[Passage to read — start]

• Open Access

Changing strategies of the retrograde approach for chronic total occlusion during the past 7 years


  • Conflict of interest: Nothing to report.

Correspondence to: Toshiya Muramatsu, MD, Division of Cardiology, Saiseikai Yokohama-City Eastern Hospital, 3-6-1 Shimosueyoshi, Tsurumu-ku, Yokohama-Shi, Kanagawa-Pref., Japan. E-mail: t-mura@tj8.so-net.ne.jp



We reviewed the technical changes and results achieved with the retrograde approach since we introduced it 7 years ago.

Subjects and Methods

The subjects were 1,268 patients who were treated for CTO between January 2004 and December 2010. They were investigated with respect to the success rate, the frequency of employing the retrograde approach and its outcome, and other factors.

[Passage to read — finish]

→ Problems and tasks
- a) Condense the paragraph of the study summary beginning "The subjects were 1,268 patients" into a short list that keeps its main facts.
- b) Proceed with the study summary on the retrograde approach for chronic total occlusion, picking up after its last sentence.

[Given records — start]

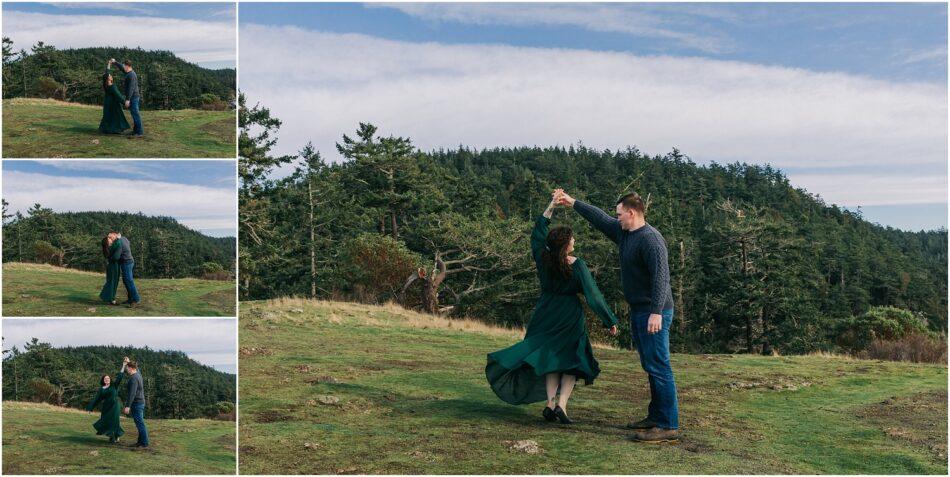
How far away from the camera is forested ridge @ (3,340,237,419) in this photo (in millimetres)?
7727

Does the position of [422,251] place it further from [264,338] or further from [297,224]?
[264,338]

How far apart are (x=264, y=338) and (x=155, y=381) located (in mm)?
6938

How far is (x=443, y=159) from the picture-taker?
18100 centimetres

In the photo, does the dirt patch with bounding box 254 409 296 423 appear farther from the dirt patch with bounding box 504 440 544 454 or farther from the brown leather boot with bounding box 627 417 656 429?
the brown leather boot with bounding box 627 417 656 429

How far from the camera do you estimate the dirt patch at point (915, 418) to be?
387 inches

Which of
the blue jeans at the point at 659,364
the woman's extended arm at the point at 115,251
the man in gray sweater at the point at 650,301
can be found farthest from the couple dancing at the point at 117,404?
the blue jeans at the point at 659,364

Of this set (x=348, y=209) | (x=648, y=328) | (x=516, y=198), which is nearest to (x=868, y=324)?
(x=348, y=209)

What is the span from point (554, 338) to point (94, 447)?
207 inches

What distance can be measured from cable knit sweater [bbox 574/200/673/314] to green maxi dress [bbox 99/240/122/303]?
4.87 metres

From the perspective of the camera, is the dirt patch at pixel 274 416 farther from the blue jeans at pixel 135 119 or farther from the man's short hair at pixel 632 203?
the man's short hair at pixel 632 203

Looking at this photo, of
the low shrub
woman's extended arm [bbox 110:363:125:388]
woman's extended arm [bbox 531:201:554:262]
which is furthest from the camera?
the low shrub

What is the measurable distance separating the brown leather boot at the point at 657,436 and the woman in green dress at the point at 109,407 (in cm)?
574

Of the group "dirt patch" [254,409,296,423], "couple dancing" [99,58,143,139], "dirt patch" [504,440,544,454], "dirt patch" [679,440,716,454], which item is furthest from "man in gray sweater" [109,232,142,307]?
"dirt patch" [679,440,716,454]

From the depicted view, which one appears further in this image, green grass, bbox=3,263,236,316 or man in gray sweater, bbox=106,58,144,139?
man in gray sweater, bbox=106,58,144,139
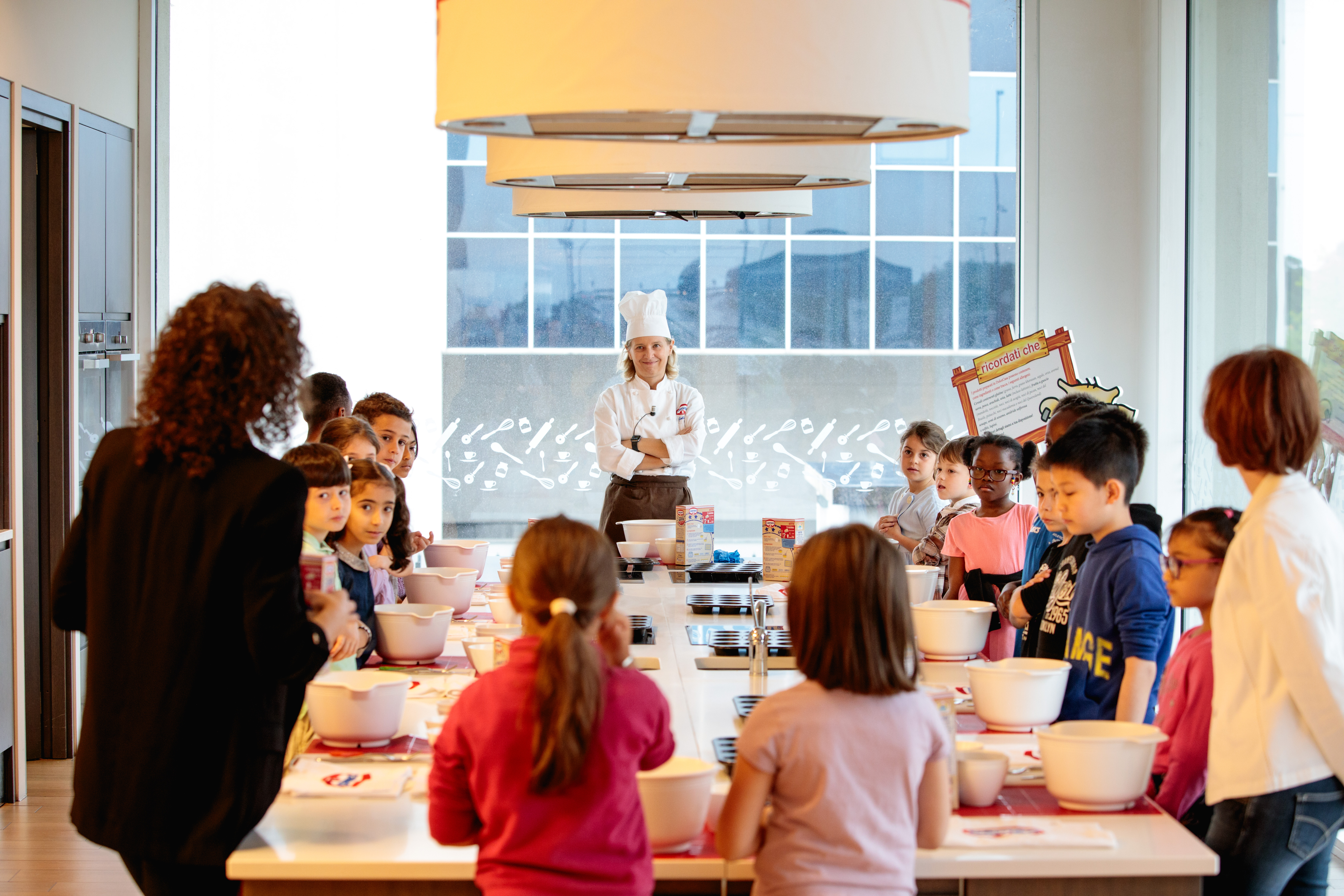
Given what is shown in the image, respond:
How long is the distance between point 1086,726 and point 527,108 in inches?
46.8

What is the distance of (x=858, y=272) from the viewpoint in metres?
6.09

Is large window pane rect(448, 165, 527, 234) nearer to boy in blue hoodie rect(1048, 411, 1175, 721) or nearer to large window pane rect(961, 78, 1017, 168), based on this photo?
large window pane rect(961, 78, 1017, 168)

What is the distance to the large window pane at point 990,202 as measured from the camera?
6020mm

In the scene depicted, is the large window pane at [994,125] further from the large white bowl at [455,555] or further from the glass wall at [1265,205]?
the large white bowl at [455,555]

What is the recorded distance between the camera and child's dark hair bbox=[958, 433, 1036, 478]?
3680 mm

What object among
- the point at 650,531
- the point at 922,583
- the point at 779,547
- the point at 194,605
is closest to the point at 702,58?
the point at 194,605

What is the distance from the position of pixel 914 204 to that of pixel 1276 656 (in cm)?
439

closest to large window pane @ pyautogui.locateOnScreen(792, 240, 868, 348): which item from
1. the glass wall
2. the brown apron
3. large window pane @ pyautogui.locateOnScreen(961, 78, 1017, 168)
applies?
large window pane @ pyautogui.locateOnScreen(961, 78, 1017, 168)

[Given records — finish]

→ Outputs for the tasks
- a)
- Subjects: 1,268 patients treated for chronic total occlusion (CTO)
- Period: January 2004 to December 2010
- Factors investigated: success rate, how often the retrograde approach was used and its outcome, and other factors

- b)
The retrograde approach was employed in ∼30% of chronic total occlusion (CTO) patients (n = 281) and the retrograde guidewire success rate was 81.1%. The kissing wire technique was substituted for the retrograde approach in 126 of the 281 patients, with antegrade crossing of a guidewire being successful in 88 of them (70%). The retrograde approach was combined with the CART and reverse controlled antegrade retrograde tracking (CART) techniques in 22 and 21 patients, respectively. Among 83 patients treated with Corsair catheters, crossing of the CTO was achieved in 63. The overall procedural success rate was 79.7% (224 patients). Complications of the retrograde approach included collateral channel dissection (2.1%), channel perforation (1.7%), CTO perforation (1.7%), and donor artery occlusion (1.1%).


The success rate and safety of the retrograde approach are both satisfactory if the appropriate devices and techniques are selected. © 2012 Wiley Periodicals, Inc.